** PROVIDED MATERIAL **
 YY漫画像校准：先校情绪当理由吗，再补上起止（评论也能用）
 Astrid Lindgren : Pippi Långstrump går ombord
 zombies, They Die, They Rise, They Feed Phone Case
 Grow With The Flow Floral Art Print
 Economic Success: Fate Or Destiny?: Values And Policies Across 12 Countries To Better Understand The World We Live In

--

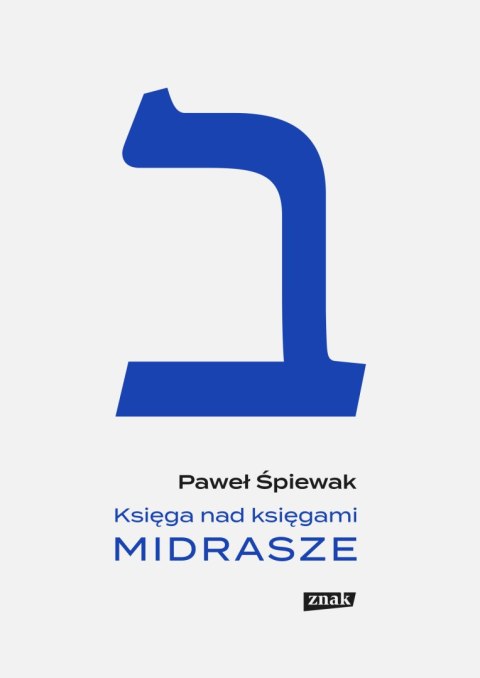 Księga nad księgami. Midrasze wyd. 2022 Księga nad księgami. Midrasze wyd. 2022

** WHAT TO WORK ON **
Give again, word for word, every line of the listing above from the one with "Grow With The Flow Floral Art Print" to the one with "Economic Success: Fate", both inclusive, and nothing beyond them.

** OUTPUT FOR THIS TASK **
 Grow With The Flow Floral Art Print
 Economic Success: Fate Or Destiny?: Values And Policies Across 12 Countries To Better Understand The World We Live In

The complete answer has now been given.